# Suppressing Thermal Noise to Sub-Millikelvin Level in a Single-Spin Quantum System Using Realtime Frequency Tracking

**Authors:** Zhiyi Hu, Jingyan He, Runchuan Ye, Xue Lin, Feifei Zhou, Nanyang Xu

PMC · DOI: 10.3390/mi15070911 · Micromachines · 2024-07-13

## TL;DR

Researchers developed a method to reduce thermal noise in a single-spin quantum system to sub-millikelvin levels without complex equipment, improving sensor performance.

## Contribution

A novel active frequency tracking method achieves sub-millikelvin thermal noise suppression without extra thermal control.

## Key findings

- Thermal noise was suppressed to 0.8 mK without additional thermal control equipment.
- Spin-state readout contrast was significantly improved in long experiments.
- The method is broadly applicable to NV-based single-spin experiments and quantum sensing.

BRIEF A =
In the thermal noise summary, to what level was thermal noise suppressed?
BRIEF B =
Restate the thermal noise summary starting with "# Suppressing Thermal" and going on through "extra thermal control.", replacing "thermal control" with "temperature regulation".
BRIEF C =
Carry on the thermal noise summary from its final line.

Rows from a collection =
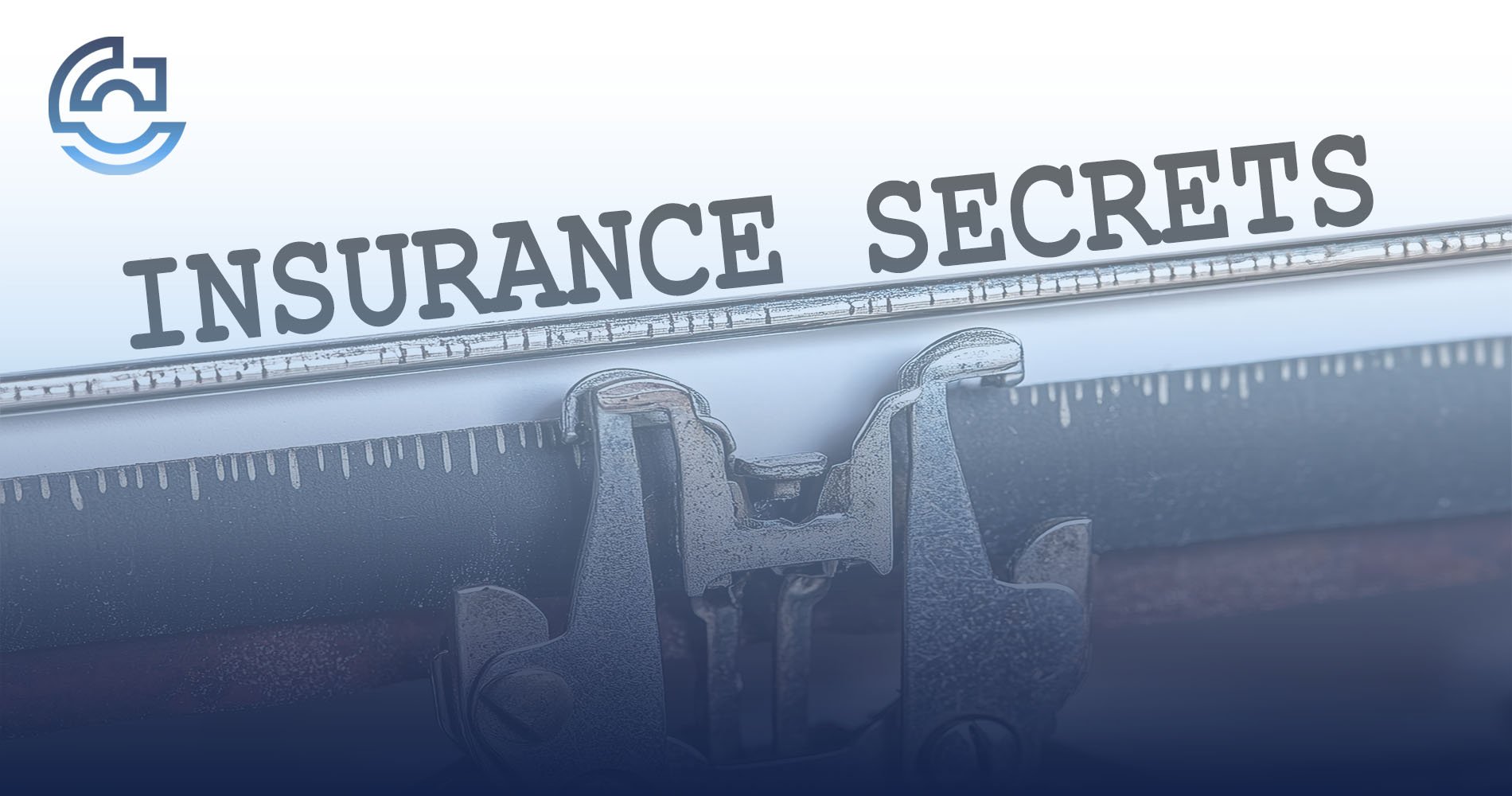 Seven Secrets the Insurance Industry Keeps From Independent Agents Hero Image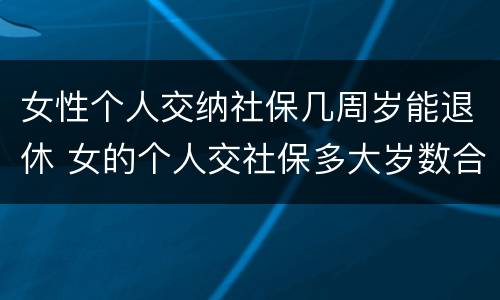 女性个人交纳社保几周岁能退休 女的个人交社保多大岁数合适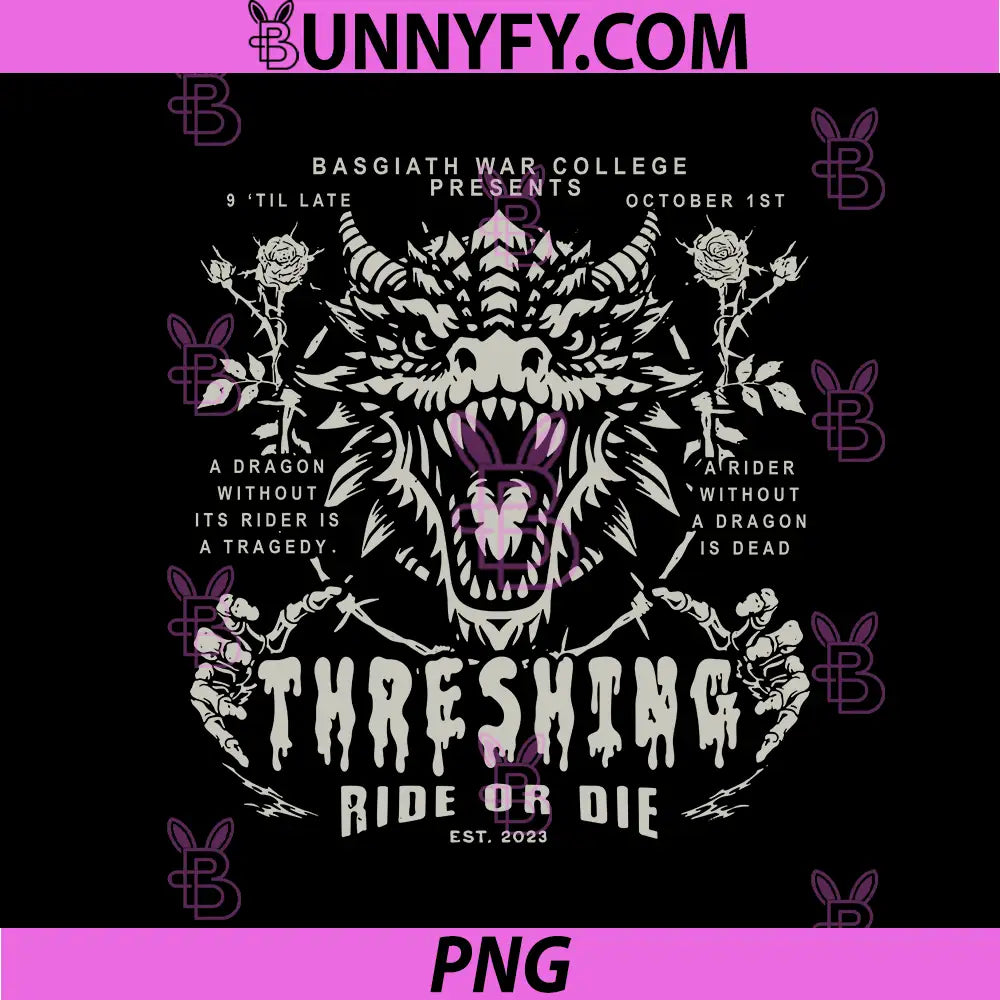 Basgiath Dragon Rider Gothic PNG, Threshing Ride Or Die Art PNG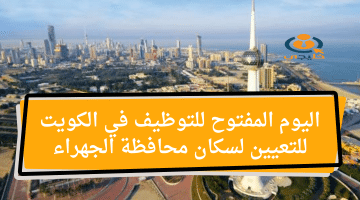 اليوم المفتوح للتوظيف في الكويت للتعيين لسكان محافظة الجهراء للمواطنين والمقيمين 2024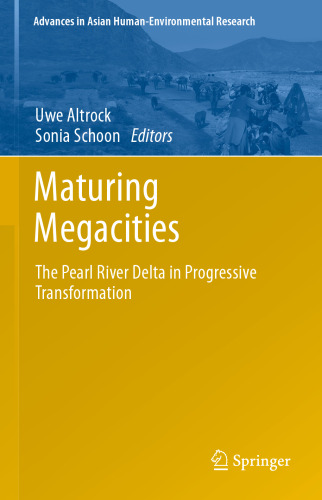 Maturing Megacities: The Pearl River Delta in Progressive Transformation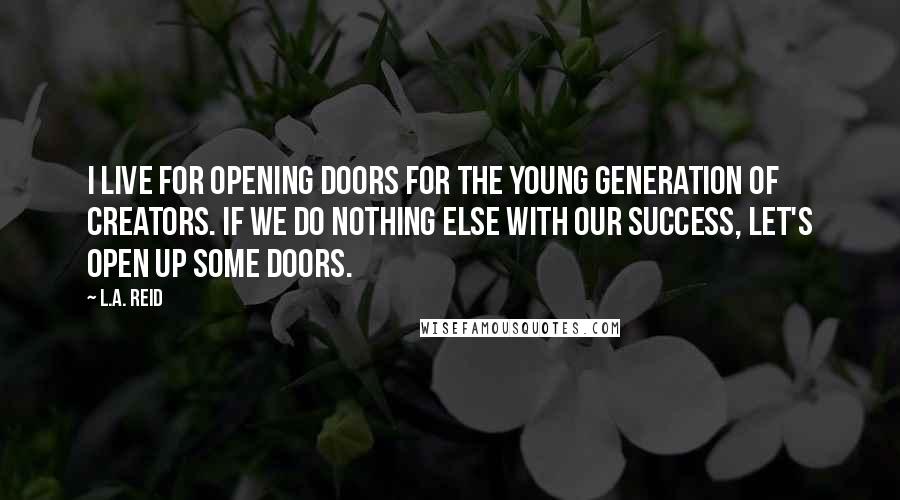 L.A. Reid Quotes: I live for opening doors for the young generation of creators. If we do nothing else with our success, let's open up some doors.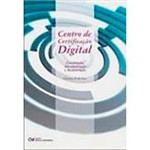 Livro - Centro de Certificação Digital: Construção, Administração e Manutenção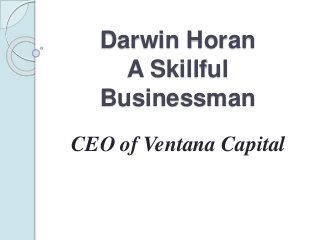 Darwin Horan
A Skillful
Businessman
CEO of Ventana Capital
 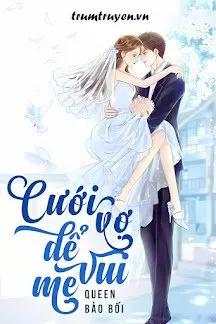 Truyện Cưới Vợ Để Mẹ Vui - Queen Bảo Bối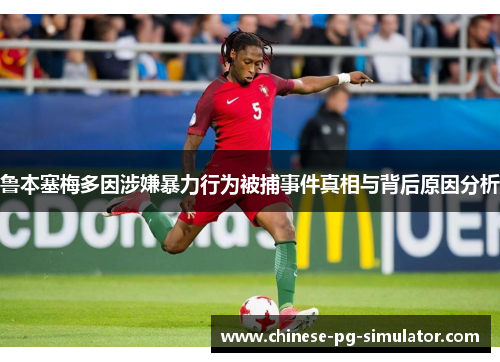 鲁本塞梅多因涉嫌暴力行为被捕事件真相与背后原因分析 鲁本塞梅多因涉嫌暴力行为被捕事件真相与背后原因分析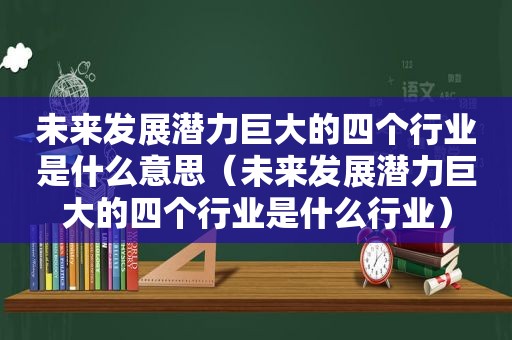 未来发展潜力巨大的四个行业是什么意思（未来发展潜力巨大的四个行业是什么行业）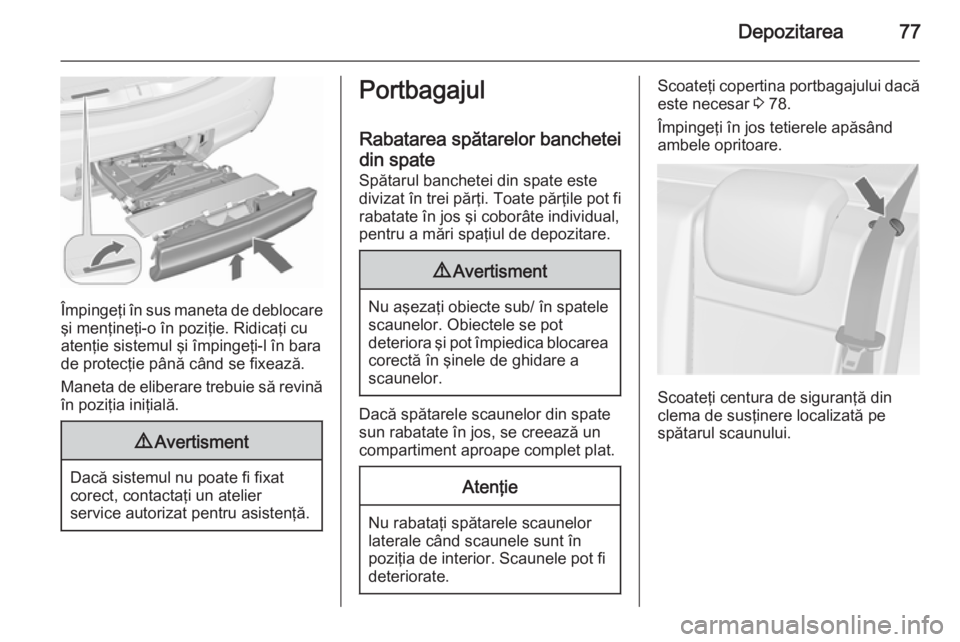 OPEL MERIVA 2015.5 Manual de utilizare (in Romanian) Depozitarea77
Împingeţi în sus maneta de deblocareşi menţineţi-o în poziţie. Ridicaţi cu
atenţie sistemul şi împingeţi-l în bara
de protecţie până când se fixează.
Maneta de elibera OPEL MERIVA 2015.5 Manual de utilizare (in Romanian) Depozitarea77
Împingeţi în sus maneta de deblocareşi menţineţi-o în poziţie. Ridicaţi cu
atenţie sistemul şi împingeţi-l în bara
de protecţie până când se fixează.
Maneta de elibera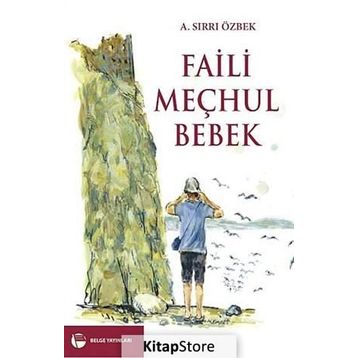 FAILI MEÇHUL BEBEK - A. SIRRI ÖZBEK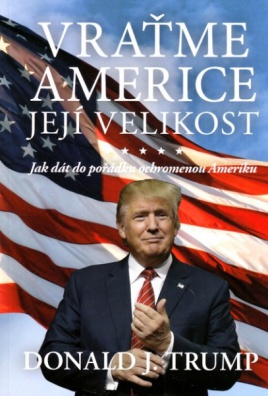 Vraťme Americe její velikost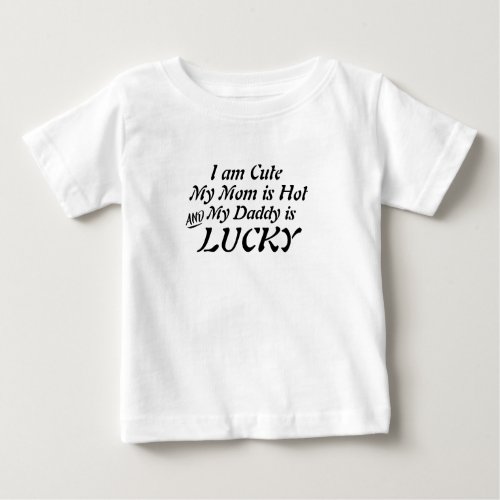 Im Cute Mom Is Hot Dad Is Lucky Family Dad Humor Baby T_Shirt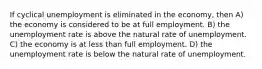 If cyclical unemployment is eliminated in the economy, then A) the economy is considered to be at full employment. B) the unemployment rate is above the natural rate of unemployment. C) the economy is at less than full employment. D) the unemployment rate is below the natural rate of unemployment.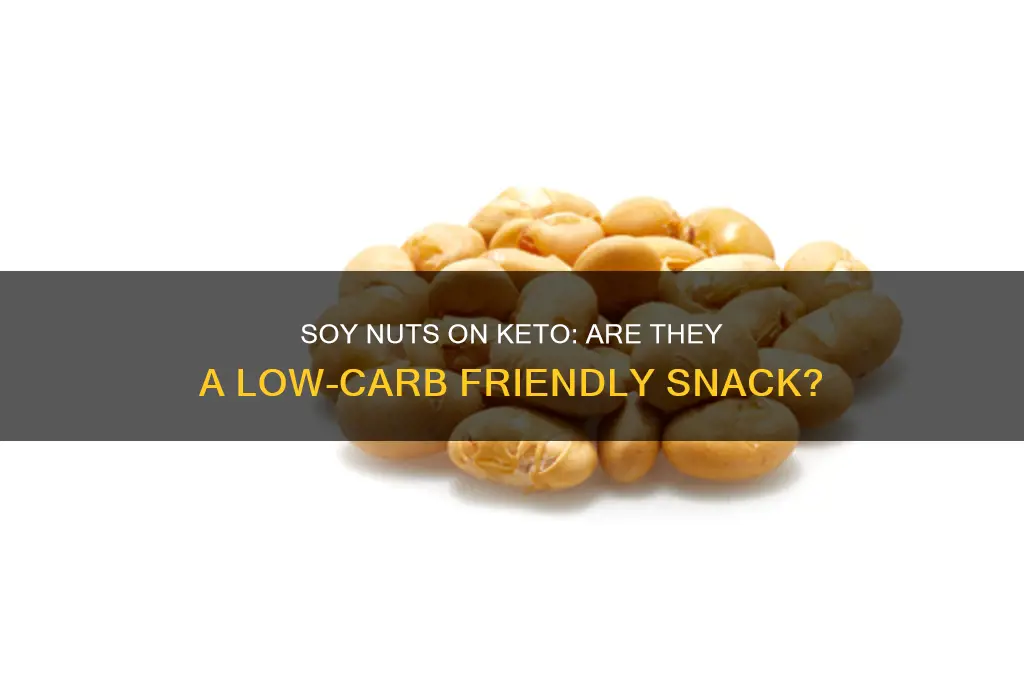 can you have soy nuts on keto
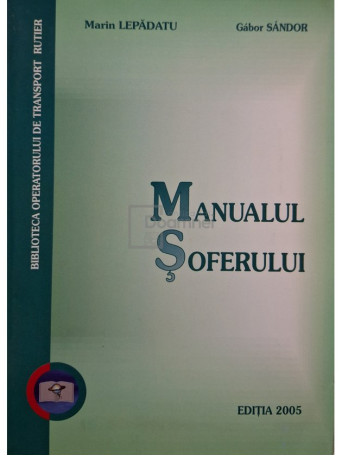 Marin Lepadatu - Manualul soferului - 2005 - Brosata (paperback)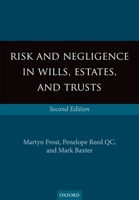 Risk and Negligence in Wills, Estates, and Trusts 019967292X Book Cover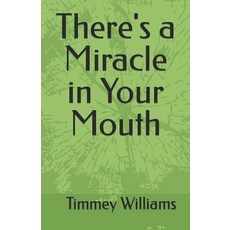 (영문도서) There's a Miracle in Your Mouth Paperback, Independently Published, English, 9781980750703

TASK RESPONSE A =
It was suppressed to 0.8 mK.

TASK RESPONSE B =
# Suppressing Thermal Noise to Sub-Millikelvin Level in a Single-Spin Quantum System Using Realtime Frequency Tracking

**Authors:** Zhiyi Hu, Jingyan He, Runchuan Ye, Xue Lin, Feifei Zhou, Nanyang Xu

PMC · DOI: 10.3390/mi15070911 · Micromachines · 2024-07-13

## TL;DR

Researchers developed a method to reduce thermal noise in a single-spin quantum system to sub-millikelvin levels without complex equipment, improving sensor performance.

## Contribution

A novel active frequency tracking method achieves sub-millikelvin thermal noise suppression without extra temperature regulation.

TASK RESPONSE C =
## Abstract

A single nitrogen-vacancy (NV) center in a diamond can be used as a nanoscale sensor for magnetic field, electric field or nuclear spins. Due to its low photon detection efficiency, such sensing processes often take a long time, suffering from an electron spin resonance (ESR) frequency fluctuation induced by the time-varying thermal perturbations noise. Thus, suppressing the thermal noise is the fundamental way to enhance single-sensor performance, which is typically achieved by utilizing a thermal control protocol with a complicated and highly costly apparatus if a millikelvin-level stabilization is required. Here, we analyze the real-time thermal drift and utilize an active way to alternately track the single-spin ESR frequency drift in the experiment. Using this method, we achieve a temperature stabilization effect equivalent to sub-millikelvin (0.8 mK) level with no extra environmental thermal control, and the spin-state readout contrast is significantly improved in long-lasting experiments. This method holds broad applicability for NV-based single-spin experiments and harbors the potential for prospective expansion into diverse nanoscale quantum sensing domains.

## Full-text entities

- **Chemicals:** diamond (MESH:D018130), nitrogen (MESH:D009584)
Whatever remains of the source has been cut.